--- Что требуется ---
Повторите дословно отрывок из текста о русской эмиграции во Франции, начиная со слов «Среди учебных заведений, созданных» и продолжая вплоть до слов «высшие военно-научные курсы.».

Достаточно заметное место в картине жизни диаспоры занимали военные организации, в первую очередь основанный генералом П. Врангелем Русский общевоинский союз. О том, насколько серьезной силой считали его большевики, говорит трагическая судьба преемников Врангеля на посту председателя РВС – генералов А. Кутепова и Е. Миллера (оба были похищены агентами ОГПУ – Кутепов в 1930, Миллер в 1937 г., – и оба погибли). Более «локальные» задачи решали Зарубежный союз русских военных инвалидов, Русский национальный союз участников войны и ряд других.

Среди учебных заведений, созданных во Франции русскими эмигрантами и не только давших детям беженцев возможность получить достойное образование, но и принесших в Европу отечественные университетские традиции и опыт блестящих профессоров, – Русский народный университет, председателем правления которого был основоположник нейроиммунологии зоолог С. Метальников; возглавляемый С. Булгаковым Богословский институт св. Сергия, где работали крупнейшие наши ученые и философы – от Н. Бердяева до Г. Флоровского; Русский коммерческий институт, Русский высший технический институт, Русская консерватория и созданные генералом Н. Головиным Зарубежные высшие военно-научные курсы.

Во французских научных и образовательных структурах русские ученые и педагоги также играли не последнюю роль. С. Метальников руководил лабораторией в знаменитом Институте Пастера, социолог и правовед Г. Гурвич и юрист Б. Нольде преподавали в Сорбонне.

В середине 1920-х гг. в силу ряда обстоятельств, в частности из-за изменения политической и экономической ситуации в Германии, к Парижу перешла и роль важнейшего центра культурной и литературной жизни диаспоры, первоначально, без сомнения, принадлежавшая Берлину.

--- Исходные данные ---
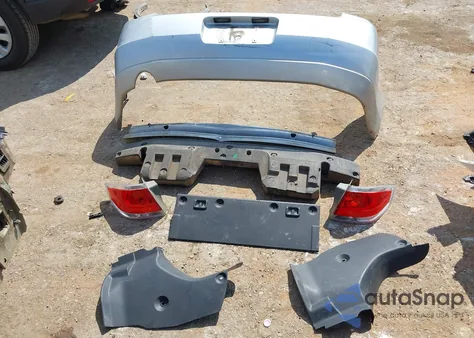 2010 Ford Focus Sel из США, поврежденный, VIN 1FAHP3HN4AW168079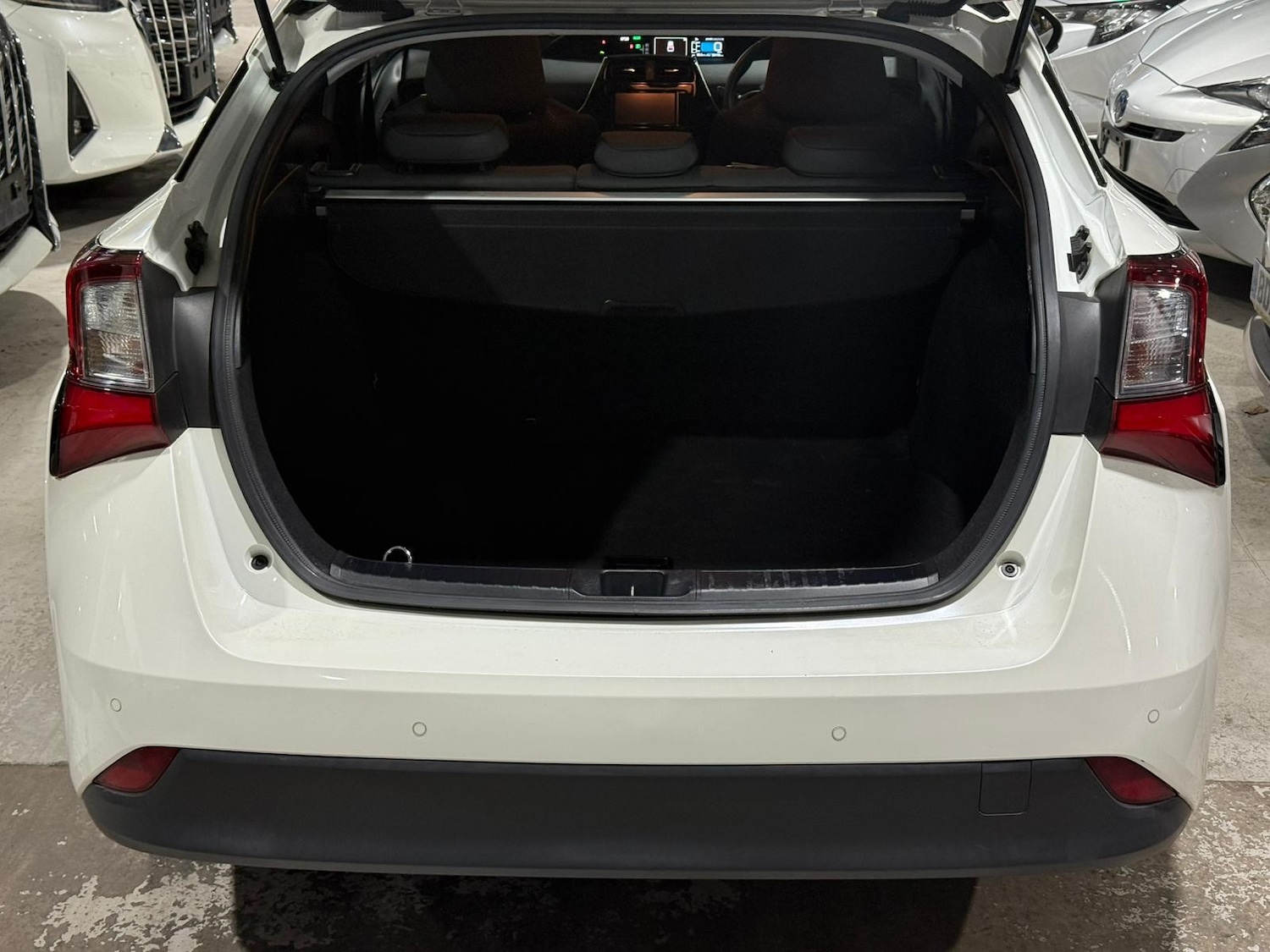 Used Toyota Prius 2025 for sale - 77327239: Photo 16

* * *

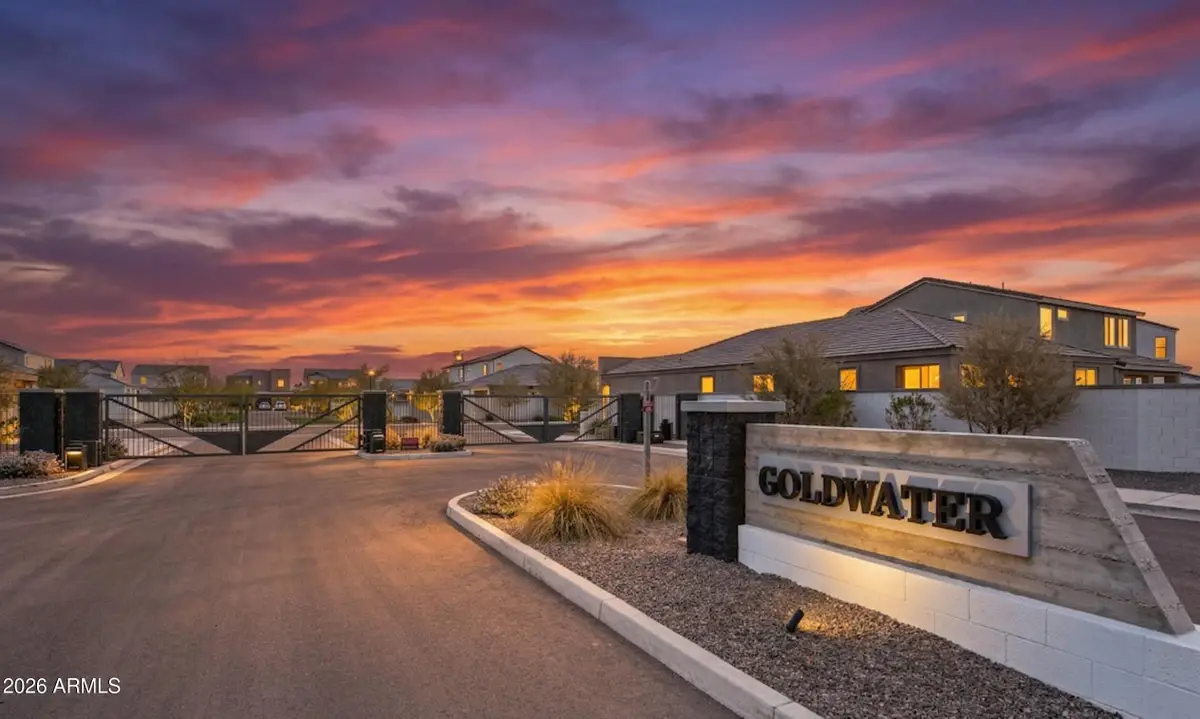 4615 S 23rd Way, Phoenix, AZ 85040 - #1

--- Ответ к упражнению ---
Среди учебных заведений, созданных во Франции русскими эмигрантами и не только давших детям беженцев возможность получить достойное образование, но и принесших в Европу отечественные университетские традиции и опыт блестящих профессоров, – Русский народный университет, председателем правления которого был основоположник нейроиммунологии зоолог С. Метальников; возглавляемый С. Булгаковым Богословский институт св. Сергия, где работали крупнейшие наши ученые и философы – от Н. Бердяева до Г. Флоровского; Русский коммерческий институт, Русский высший технический институт, Русская консерватория и созданные генералом Н. Головиным Зарубежные высшие военно-научные курсы.